Do you know your gores from your apexes? Your wings from you sliders? We didn’t before we started researching the best bras for our shop.
Last week, we talked about the different kinds of bras you might want or need in your lingerie drawer, but we wanted to get to the bottom of life’s great mystery: what, exactly, is the point of that little rosette between the cups?*
Check out the diagram above and consult the corresponding number to learn a bit more about how bras fit together.
This is what holds your band together. You wrestle it into an eye (16) to close your bra up at the middle of your back. Most bras have one, two, or three hooks on the band, which correlates roughly with the level of support you can expect.
2. Strap adjustment rings and sliders
These little hoops join the front (14) and back (15) straps to each other and allow for adjustment. Usually, they’re at the back of the bra, but sometimes you see them on the front, too.
The wing (sometimes called the band) is the part that wraps around your body. Its measurement makes up the number part of your bra size (e.g., 28 or 42). Whatever you want to call it, it’s the heart and soul of a perfect fit.
The frame at the front of the bra. It’s where the cups (6, 7, and 10) are joined to the wing in an underwire bra. Wireless bras don’t have a frame; the bridge (8) keeps everything together. Some wired bras opt out of this, too, making the underwire (11) the lowest part of the bra.
The apex is the point where the cups (6, 7, and 10) join the strap front (14). It’s the highest point of the cup, which is how it gets its name. Sometimes it’s all sewn together, sometimes it’s one piece to begin with, and sometimes it’s joined up with one of those hoops (2) we mentioned earlier.
6. Upper Cup
Picture a bra cup and then slice it in two horizontally. The upper cup is, well, the upper part of the cup. Seamless bras, like T-shirt bras, typically don’t have upper and lower distinctions. In bras with pieced cups, the darts and seams indicate which half of the cup you’re looking at. The neckline (9) sits at the top of the cup, and might have some elastic, some decorative trim, or some pretty binding. It provides the top half of your breast with some shape and, depending on the piece, can minimize unwanted jiggling.
7. Lower Cup
In bras with pieced cups, the lower cup is sewn into the upper cup (6) and to the sling (10). This part of the cup gives you support, but it also is where you’ll find any foam or padding for push-up pieces. If your bra doesn’t have a frame (4) the lower cup and the underwire are the lowest part of the bra.
The bridge (or gore) is the little piece between the cups (6, 7, and 10). Sometimes, the bridge is narrow or wide depending on the chest it’s meant to fit. If you have wide-spaced breasts, for example, a wider bridge is essential.
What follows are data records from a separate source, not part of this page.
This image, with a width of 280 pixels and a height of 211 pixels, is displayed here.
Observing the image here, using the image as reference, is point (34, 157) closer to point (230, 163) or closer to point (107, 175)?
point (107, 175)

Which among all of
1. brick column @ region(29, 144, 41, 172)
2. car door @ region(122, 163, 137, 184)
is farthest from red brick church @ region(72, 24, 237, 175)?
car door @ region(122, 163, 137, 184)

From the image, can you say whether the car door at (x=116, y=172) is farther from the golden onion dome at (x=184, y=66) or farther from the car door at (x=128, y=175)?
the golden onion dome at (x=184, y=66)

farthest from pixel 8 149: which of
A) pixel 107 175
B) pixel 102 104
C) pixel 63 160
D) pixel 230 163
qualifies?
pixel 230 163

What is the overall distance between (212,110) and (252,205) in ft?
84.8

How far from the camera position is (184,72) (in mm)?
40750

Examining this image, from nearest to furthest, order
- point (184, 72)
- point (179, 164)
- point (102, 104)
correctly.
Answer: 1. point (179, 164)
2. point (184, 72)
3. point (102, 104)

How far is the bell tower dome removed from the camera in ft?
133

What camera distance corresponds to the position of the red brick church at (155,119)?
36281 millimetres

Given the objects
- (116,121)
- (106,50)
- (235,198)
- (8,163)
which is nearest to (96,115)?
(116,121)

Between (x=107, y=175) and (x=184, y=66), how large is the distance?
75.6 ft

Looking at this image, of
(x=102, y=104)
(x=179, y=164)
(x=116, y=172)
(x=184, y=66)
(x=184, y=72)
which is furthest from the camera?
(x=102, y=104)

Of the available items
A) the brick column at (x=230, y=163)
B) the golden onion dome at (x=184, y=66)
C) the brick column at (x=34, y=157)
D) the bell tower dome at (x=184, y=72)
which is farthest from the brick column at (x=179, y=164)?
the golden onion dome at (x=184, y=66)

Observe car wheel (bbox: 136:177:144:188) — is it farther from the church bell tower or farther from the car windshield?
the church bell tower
When we talk about “tacking” (aka laying flat on your chest), that’s the piece we’re usually referring to.
It’s the tippy top of the cup (6), the part where you see stuff like eyelash trim or scalloped lace. Some pieces are finished with elastic, just for a little extra shape. Sometimes this is called the topline, too.
The sling (sometimes called a power bar, which we think sounds like a nutritional supplement because….it is) is the vertical part of the cup. It gives lift and support to the sides of your breasts and runs from the apex to the underwire.
Ah, the underwire. The most unfairly maligned part of the bra. We’ll talk about your underwire woes another time. For now, suffice to say, it’s a curved piece of metal sewn into the base of the cups (7) to provide support and structure. It’s covered by a channel of fabric for obvious reasons. Not all bras have underwires, but they’re more or less synonymous with high levels of support and shape.
12. Under Band
The under band is the bottom row of elastic on the wing (3) and frame (4). It’s decorative, so there might be some pretty trim here.
This is the part of the bra that spans your armpit and is almost always elasticized. It runs from the apex (5) to the strap back (15). It’s sole job is to keep your bra close to your body, so if it’s itching or pinching, feel free to take your bra off and say “you had one job” to the underarm part (well, that and make an appointment to come see us).
14. Strap Front
Straps have two parts, conveniently called “front” and “back”. The front strap runs from the apex (5) to the adjustment rings and sliders (2).
15. Strap Back
Second verse, same as the first. The back spans the distance from the adjustment rings and sliders (2), the strap front (14) and the wings/bands (3).
The eye(s) link up with the hooks (1) to wrap you up. When we say we want your bra to feel tight on the loosest one on the first day, that’s what we mean.
We hope this demystifies some of this for you. Next time your bra feels a little off, you’ll be able to say “ah! this apex is too high for this top!” rather than “ugh, I…I don’t know, I just hate it.”
*After hours of copious research, we’ve determined it serves no purpose.